TEXTO APRESENTADO:
——————————

O que é que podemos aprender com a história do um rapaz que queria
ser um urso polar? Essa é também a preocupação de Tomáš Halík nas
primeiras páginas da sua autobiografia intitulada Diante de Ti, Os Meus Caminhos.
Será que a sua autobiografia seria somente fruto da sua própria vaidade
ou poderiam as lições aprendidas no curso da sua vida ser úteis para o
leitor? Depois de ter lido o livro, posso confirmar que de facto a
história do rapaz que não cresceu para ser um urso polar nem presidente
do seu país, apesar de ter tido oportunidade, tem muito para nos
oferecer. Em grande parte organizados cronologicamente, os treze
capítulos do livro encontram-se ligados através do tema dos caminhos, os
quais, enquanto ligados à experiência duma pessoa, ecoam várias
preocupações universais.
Somente para cumprir as normas duma presentação formal do um livro,
permitam-me rapidamente enumerar os seus capítulos. Sem surpresa, o
primeiro, O caminho para a fé, discute as circunstâncias do
nascimento de Halík e o contexto da sua vida inicial. Uma vida que
poderia ser descrita como imersão num catolicismo cultural, onde a fé é
somente um padrão cultural, em vez de fazer parte de um exercício
quotidiano. No final deste capítulo, porém, percebemos como Halík se
comprometeu mais substancialmente com a Igreja. Essa atração teve um
contexto: a maneira como a Igreja Católica estava a ser reprimida pelas
autoridades comunistas da Checoslováquia. O segundo capítulo, O caminho
da primavera capta os sentimentos na primavera do 1968:
foi a primavera da minha vida, a primavera da minha fé, a nova primavera da Igreja depois do Concílio Vatiano II, e tudo ao nosso redor e em nós foi impregnado pela a inebriante fragrância primaveril da esperança de um desanuviamento político e duma vida mais livre (p.54).
Essa primavera política foi efémera, porém, e acabou com a ocupação
militar da Checoslováquia pelo exércitos dos países do Bloco Soviético,
situação que lançou os fundamentos para a história que será contada. O
título O caminho para o sacerdócio deixa o conteúdo do capítulo claro, sendo seguido pelo capítulo O caminho da clandestinidade
que narra não só as lutas pessoais de um padre clandestino, mas tambem
reflete sobre as implicações de ser, em primeiro lugar, um padre num
cenário marcado pela repressão e pela perseguição. Dado que a aurora vem
depois da cada noite, por mais escura que seja, O caminho do despertar
narra o eventual relaxamento que o comunismo teve sobre os países da
Europa Central e do Leste, e o papel da Igreja em facultar esse
abrandamento, desafiando o regime e também motivando espiritualmente a
população através de um Decénio para comemorar o centenário de Santo
Adalberto. O caminho da catarse começa com o primeiro ano do
Decénio, o ano da Santa Inês, que foi também o ano da sua canonização.

——————————

Reescreva de forma mais breve o parágrafo da recensão acima que começa por «O que é que podemos aprender», mantendo os seus factos principais.

Entradas de anotação de regiões:
——————————

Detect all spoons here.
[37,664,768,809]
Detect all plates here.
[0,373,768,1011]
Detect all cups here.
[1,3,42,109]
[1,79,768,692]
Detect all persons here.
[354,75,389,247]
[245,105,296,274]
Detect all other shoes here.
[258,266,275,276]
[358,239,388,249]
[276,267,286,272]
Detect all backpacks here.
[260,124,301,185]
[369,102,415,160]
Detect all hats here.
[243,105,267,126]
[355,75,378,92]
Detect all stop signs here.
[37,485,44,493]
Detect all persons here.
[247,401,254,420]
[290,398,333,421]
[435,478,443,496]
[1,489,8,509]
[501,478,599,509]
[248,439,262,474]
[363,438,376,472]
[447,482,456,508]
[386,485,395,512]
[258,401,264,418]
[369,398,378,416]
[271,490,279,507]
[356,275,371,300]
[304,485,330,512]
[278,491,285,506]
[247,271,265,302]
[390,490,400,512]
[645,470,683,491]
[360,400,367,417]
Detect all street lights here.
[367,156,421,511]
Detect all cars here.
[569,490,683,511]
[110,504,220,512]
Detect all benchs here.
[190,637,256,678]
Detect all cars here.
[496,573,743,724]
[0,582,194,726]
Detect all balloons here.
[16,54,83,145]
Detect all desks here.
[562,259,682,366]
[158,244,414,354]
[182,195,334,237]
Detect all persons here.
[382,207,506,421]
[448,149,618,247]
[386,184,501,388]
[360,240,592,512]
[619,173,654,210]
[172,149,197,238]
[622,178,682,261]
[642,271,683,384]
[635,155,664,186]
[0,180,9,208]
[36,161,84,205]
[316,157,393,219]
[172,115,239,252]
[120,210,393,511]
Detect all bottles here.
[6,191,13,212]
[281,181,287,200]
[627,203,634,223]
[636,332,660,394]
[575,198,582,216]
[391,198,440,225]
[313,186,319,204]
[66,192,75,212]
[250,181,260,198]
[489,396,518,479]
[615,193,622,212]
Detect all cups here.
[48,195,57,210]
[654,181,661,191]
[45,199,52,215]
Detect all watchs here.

——————————

RESOLUÇÃO DA TAREFA: Nas primeiras páginas da autobiografia Diante de Ti, Os Meus Caminhos, Tomáš Halík pergunta o que se pode aprender com a história do rapaz que queria ser um urso polar. Pergunta também se o livro seria só fruto da sua vaidade ou se as lições da sua vida poderiam ser úteis ao leitor. Lido o livro, a recensão confirma que essa história tem muito para oferecer. É a história de quem não chegou a urso polar nem a presidente do seu país, apesar de ter tido oportunidade. Os treze capítulos, em grande parte cronológicos, ligam-se pelo tema dos caminhos. Estes, ligados à experiência de uma pessoa, ecoam várias preocupações universais.